ECLI:NL:CRVB:2012:BW6010
Centrale Raad van Beroep
- Hoger beroep
- Rechtspraak.nl
Intrekking van bijstand en uitvoering van een tussenuitspraak door het bestuur
In deze zaak heeft de Centrale Raad van Beroep op 15 mei 2012 uitspraak gedaan in hoger beroep over de intrekking van bijstand aan een appellant. De zaak volgde op een tussenuitspraak van de Raad van 17 januari 2012, waarin het bestuur werd opgedragen om een nieuwe beslissing op bezwaar te nemen. De appellant, vertegenwoordigd door mr. G.J.P.M. Grijmans, heeft geen gronden aangevoerd tegen het nadere besluit van het bestuur, dat op 7 februari 2012 werd genomen. Dit nadere besluit wijzigde het eerdere besluit van 24 september 2008, waarbij de datum van intrekking van de bijstand werd vastgesteld op 9 juni 2008.

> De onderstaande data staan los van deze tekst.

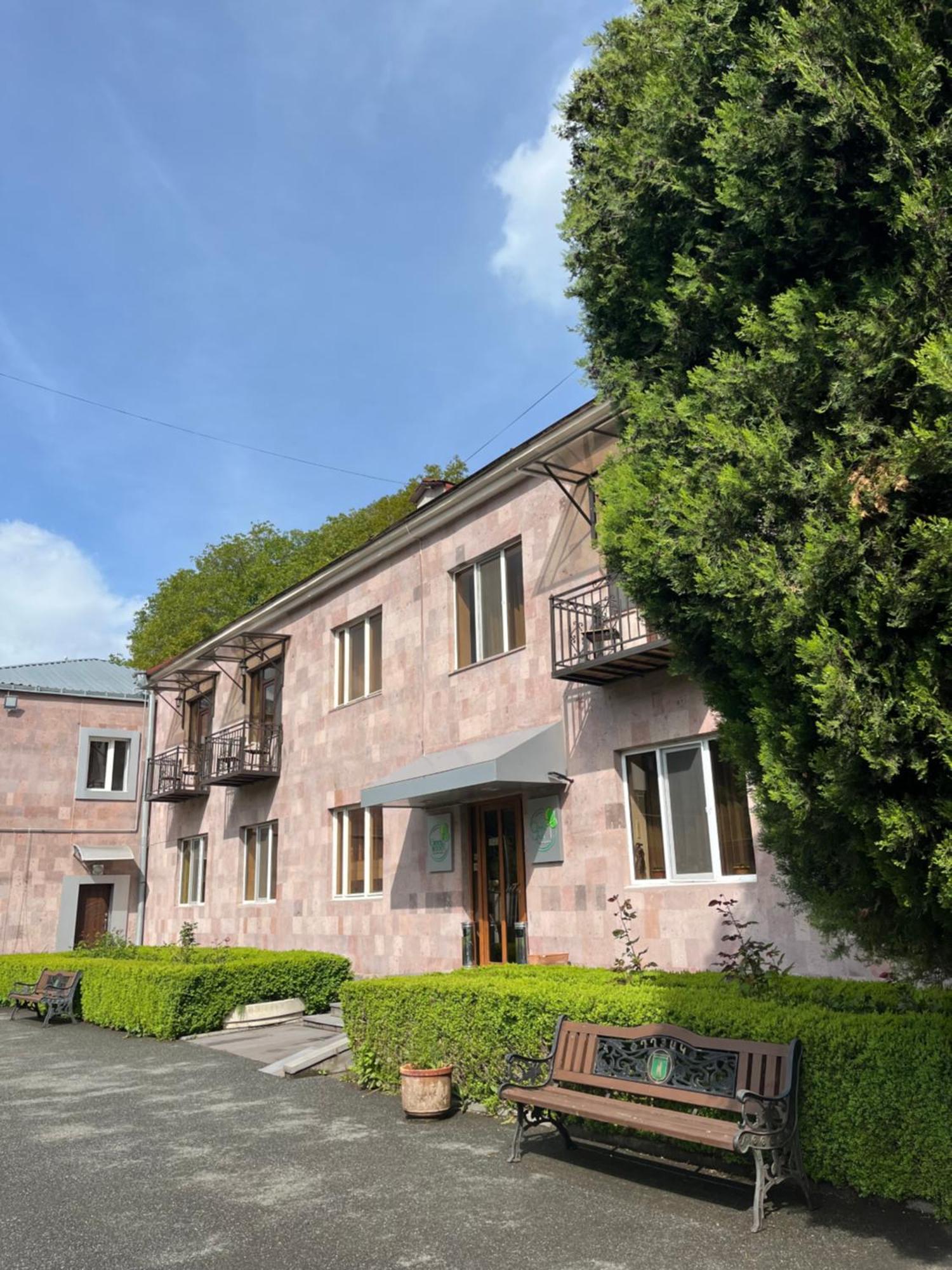 Greenwood Hotel Dilijan Exterior foto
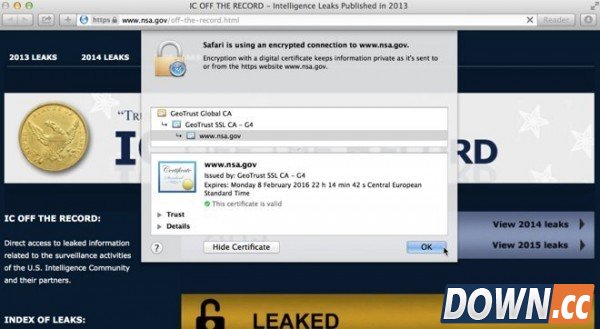 手机大危机 数百款iOS应用惊现FREAK漏洞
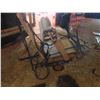 Image 1 : Evenspray Yard Sprayer with Wand and Booms on Trailer 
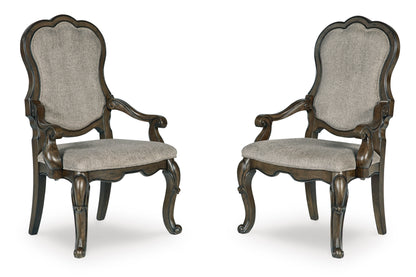 Maylee 5PC Dining Set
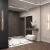 Плинтус под покраску Decor-Dizayn Modern DD724 2000×120×16 фото в интерьере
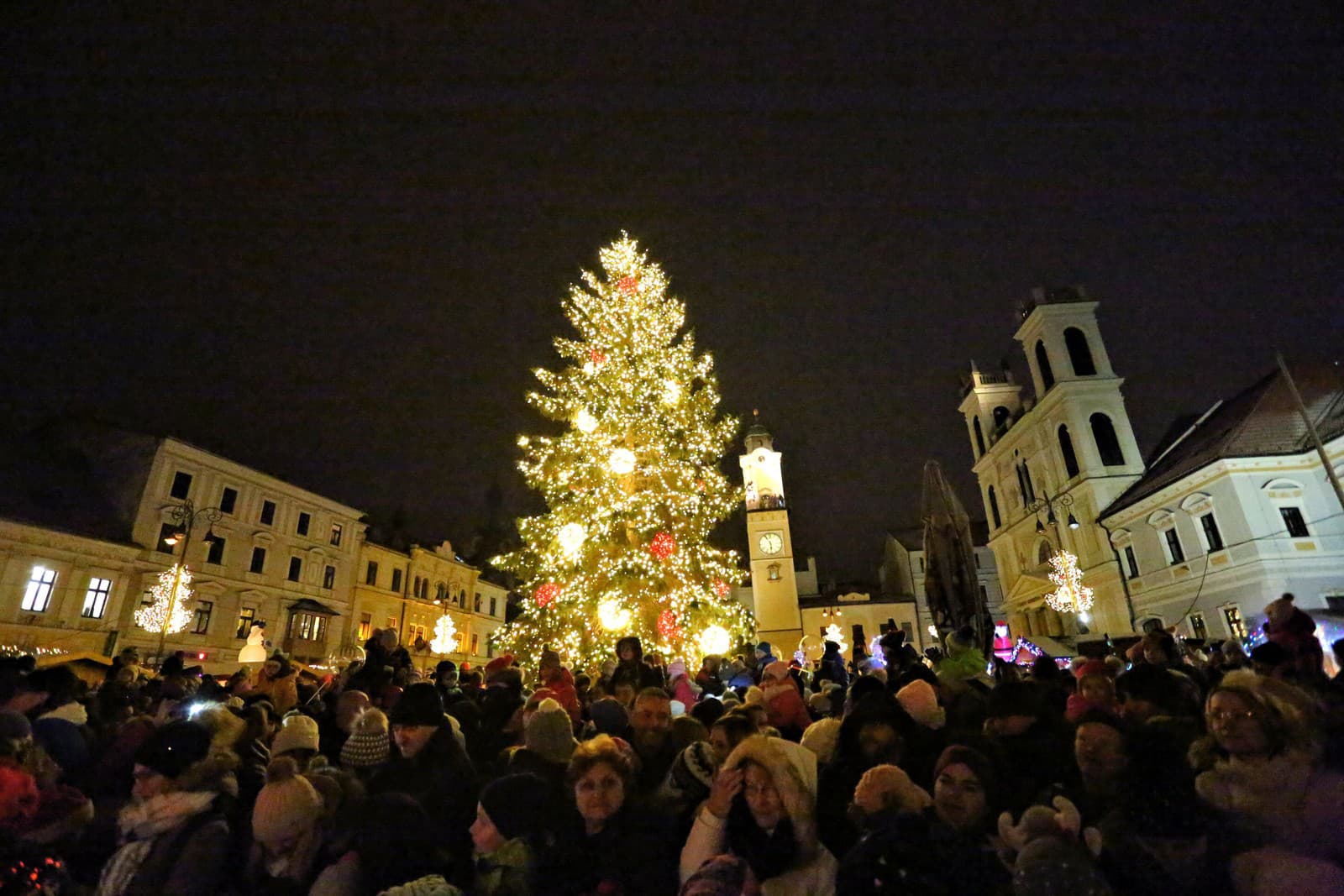Advent v Banskej Bystrici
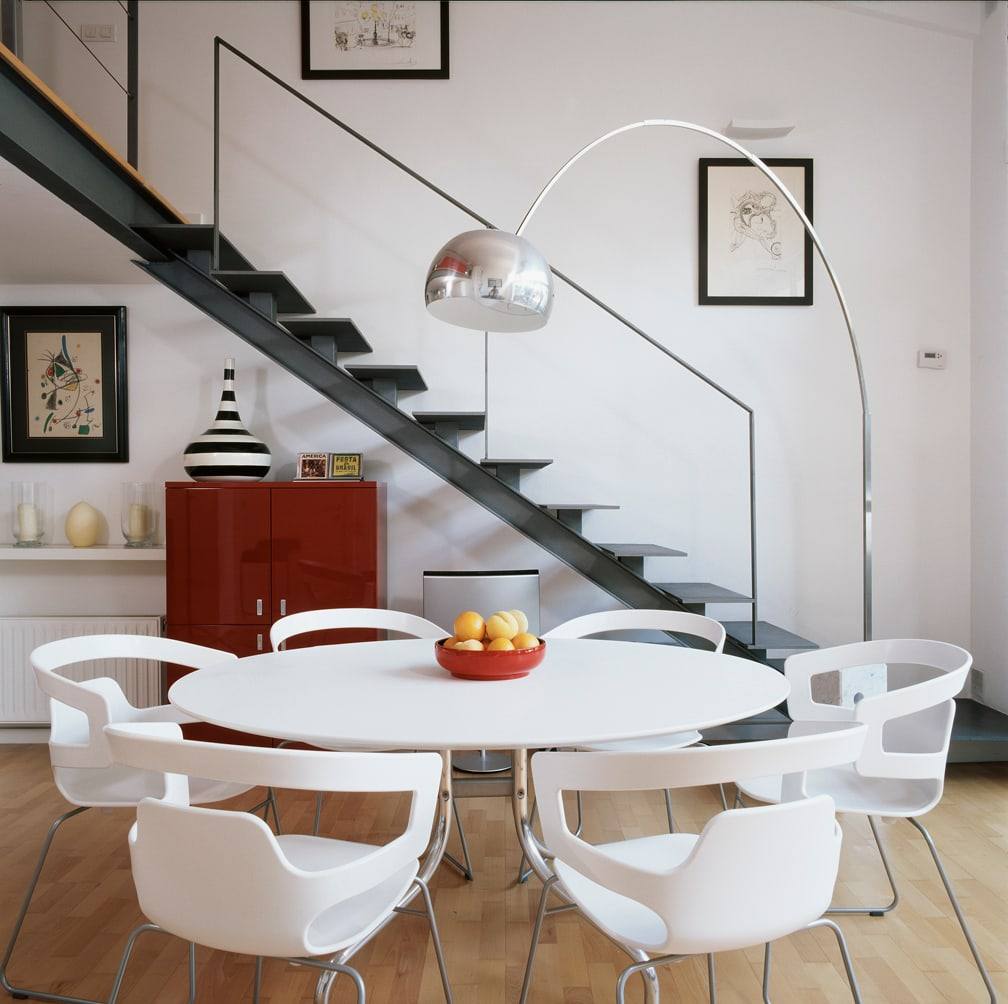Dúplex Fraternitat, Gràcia, Barcelona — Fotografía 2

De Raad heeft vastgesteld dat het bestuur op juiste wijze uitvoering heeft gegeven aan de tussenuitspraak. De Raad heeft het beroep tegen het nadere besluit ongegrond verklaard, omdat de appellant geen zienswijze naar voren heeft gebracht. De uitspraak van de rechtbank Leeuwarden van 17 september 2009 werd vernietigd, en het beroep tegen het besluit van 24 september 2008 werd gegrond verklaard, maar het beroep tegen het nadere besluit werd ongegrond verklaard.
Daarnaast heeft de Raad het bestuur veroordeeld in de proceskosten van de appellant, die zijn begroot op € 1.081,--. Het bestuur moet ook het griffierecht van in totaal € 149,-- aan de appellant vergoeden. De uitspraak werd gedaan in het openbaar, met de griffier J. de Jong aanwezig. De uitspraak is een belangrijke bevestiging van de rechtsgang en de verplichtingen van het bestuur in het kader van de sociale zekerheidswetgeving.